野球が大好き、今でも。その①
子供の頃ころは野球しかなかったからね。革のグローブなどなく、布団打ちの余り綿を詰め込んだ布製の大型手袋を作ってもらってた。今のワイドなグローブの姿ではなくて、手のひらをそのままの形に大きくした縦型だった。原っぱがあるとそこにやって来る誰とでも一緒に遊んだ。ほとんどが熱狂的阪神ファンで、たまに巨人ファンの子がいると寄ってたかってバカにしていた。
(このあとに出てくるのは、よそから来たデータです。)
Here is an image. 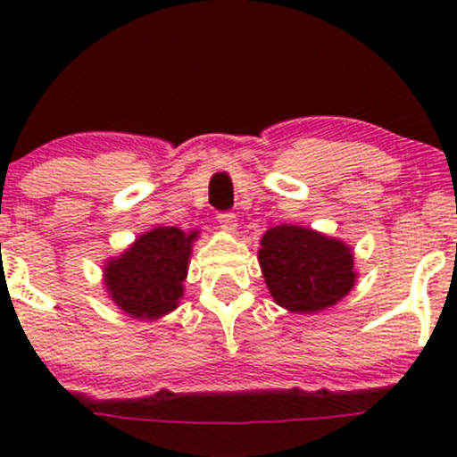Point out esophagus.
<instances>
[{
	"label": "esophagus",
	"mask_w": 457,
	"mask_h": 457,
	"mask_svg": "<svg viewBox=\"0 0 457 457\" xmlns=\"http://www.w3.org/2000/svg\"><path fill=\"white\" fill-rule=\"evenodd\" d=\"M217 221H219V228H221L223 232H228V234H234L236 228H238L234 212H219Z\"/></svg>",
	"instance_id": "34e87169"
}]
</instances>
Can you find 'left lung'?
Returning a JSON list of instances; mask_svg holds the SVG:
<instances>
[{
    "instance_id": "8db88e82",
    "label": "left lung",
    "mask_w": 457,
    "mask_h": 457,
    "mask_svg": "<svg viewBox=\"0 0 457 457\" xmlns=\"http://www.w3.org/2000/svg\"><path fill=\"white\" fill-rule=\"evenodd\" d=\"M260 245L262 275L277 305L287 312H322L353 290L354 255L342 240L301 225H277Z\"/></svg>"
}]
</instances>
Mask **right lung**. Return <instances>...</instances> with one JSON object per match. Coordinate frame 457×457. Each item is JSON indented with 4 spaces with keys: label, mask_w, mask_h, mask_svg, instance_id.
<instances>
[{
    "label": "right lung",
    "mask_w": 457,
    "mask_h": 457,
    "mask_svg": "<svg viewBox=\"0 0 457 457\" xmlns=\"http://www.w3.org/2000/svg\"><path fill=\"white\" fill-rule=\"evenodd\" d=\"M197 232L154 228L104 264L109 298L130 318L156 320L174 312L185 292L188 258Z\"/></svg>",
    "instance_id": "obj_1"
}]
</instances>
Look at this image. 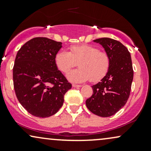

三宅、吉田、鎌田の見事なさばきに夢中だったわ。でも川上は確かにどんな球でも軽く打ったし、広岡の守備は美しかった。以来ずっと阪神ファンで、結婚後にいっときは甲子園に住み、仕事帰りでも、もう7回が済んでいても外野席に通ったって時もあったのだったが。もう全く見なくなった。テレビ中継も。
ある時から、私設応援団なる者たちがハバを利かせ始め、内野外野まで、リーダーを名乗る者たちが強制的に応援を強い始めた。当時はまだ警官の笛、小さな太鼓くらいだったのが、鳴り物がどんどん増えて、一斉応援が当たり前のようになって行った。それが今の姿になっている。きっと一種のお祭りで皆一緒になった振りノリが楽しいんだろうけどね。これに全く馴染めない。
投球がミットに吸い込まれる音や素振りの音、選手の吐き出すちょっとした言葉はもう全く聞こえなくなり、おっちゃんが飛ばす気の利いたヤジも届かなくなり、おっちゃんは姿を消した。テレビ中継も余計なことを興奮しすぎの金切り声で耐えられない。うっさいわ!
衛星放送でMLB中継が見られるようになって、嬉しくてしょうがない。
そこには大事な大事な野球の音がある。そんな野球が楽しい。